Requirements: Rewrite everything from the row containing "In the captured" down to the end of the rows, changing "jersey sponsor logo" to "shirt sponsor logo" and keeping all else the same.

Dataset rows
::::
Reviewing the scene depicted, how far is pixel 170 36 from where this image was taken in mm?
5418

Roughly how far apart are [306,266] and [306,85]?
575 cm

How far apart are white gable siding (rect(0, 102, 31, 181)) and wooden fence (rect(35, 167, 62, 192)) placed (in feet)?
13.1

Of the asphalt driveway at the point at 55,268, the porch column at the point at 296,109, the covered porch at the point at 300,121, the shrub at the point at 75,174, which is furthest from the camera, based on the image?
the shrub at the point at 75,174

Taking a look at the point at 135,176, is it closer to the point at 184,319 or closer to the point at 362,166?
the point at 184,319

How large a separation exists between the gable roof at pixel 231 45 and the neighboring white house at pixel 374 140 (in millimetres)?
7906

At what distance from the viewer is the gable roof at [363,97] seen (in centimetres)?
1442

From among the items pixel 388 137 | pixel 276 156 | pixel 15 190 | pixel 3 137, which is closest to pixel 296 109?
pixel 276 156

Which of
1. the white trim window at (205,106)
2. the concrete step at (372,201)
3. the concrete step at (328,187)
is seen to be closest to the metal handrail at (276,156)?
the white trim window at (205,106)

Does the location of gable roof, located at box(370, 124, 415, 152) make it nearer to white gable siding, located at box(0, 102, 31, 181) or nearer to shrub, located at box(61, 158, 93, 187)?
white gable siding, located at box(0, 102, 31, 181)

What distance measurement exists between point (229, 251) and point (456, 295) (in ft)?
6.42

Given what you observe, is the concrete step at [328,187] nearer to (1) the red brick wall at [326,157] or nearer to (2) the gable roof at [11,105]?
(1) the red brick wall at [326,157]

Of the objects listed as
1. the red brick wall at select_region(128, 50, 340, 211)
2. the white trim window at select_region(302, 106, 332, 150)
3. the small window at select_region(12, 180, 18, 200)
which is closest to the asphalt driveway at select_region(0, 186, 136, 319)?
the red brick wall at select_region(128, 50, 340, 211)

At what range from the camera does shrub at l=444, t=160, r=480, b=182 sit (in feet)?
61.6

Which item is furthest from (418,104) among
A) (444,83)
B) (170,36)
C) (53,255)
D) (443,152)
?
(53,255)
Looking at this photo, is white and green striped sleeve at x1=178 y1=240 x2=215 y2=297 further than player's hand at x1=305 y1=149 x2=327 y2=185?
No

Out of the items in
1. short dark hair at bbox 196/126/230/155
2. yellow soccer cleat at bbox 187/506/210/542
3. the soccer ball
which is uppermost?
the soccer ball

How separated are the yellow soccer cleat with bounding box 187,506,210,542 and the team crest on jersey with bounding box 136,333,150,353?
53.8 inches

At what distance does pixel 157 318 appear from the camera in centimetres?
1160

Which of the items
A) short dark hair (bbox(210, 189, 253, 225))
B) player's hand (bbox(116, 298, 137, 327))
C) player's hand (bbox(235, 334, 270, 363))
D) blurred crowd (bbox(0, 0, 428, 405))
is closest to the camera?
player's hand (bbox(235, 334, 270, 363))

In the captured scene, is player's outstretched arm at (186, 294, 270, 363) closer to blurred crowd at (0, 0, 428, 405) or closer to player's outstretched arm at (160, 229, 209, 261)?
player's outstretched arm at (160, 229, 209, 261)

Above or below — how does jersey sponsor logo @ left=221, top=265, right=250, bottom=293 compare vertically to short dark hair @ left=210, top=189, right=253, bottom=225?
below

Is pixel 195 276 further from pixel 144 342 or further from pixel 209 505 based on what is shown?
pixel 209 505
::::
Output for this exercise:
In the captured scene, is player's outstretched arm at (186, 294, 270, 363) closer to blurred crowd at (0, 0, 428, 405) or closer to player's outstretched arm at (160, 229, 209, 261)?
player's outstretched arm at (160, 229, 209, 261)

Above or below — how does shirt sponsor logo @ left=221, top=265, right=250, bottom=293 compare vertically to short dark hair @ left=210, top=189, right=253, bottom=225?
below

Is pixel 195 276 further from pixel 144 342 or further from pixel 209 505 based on what is shown?
pixel 209 505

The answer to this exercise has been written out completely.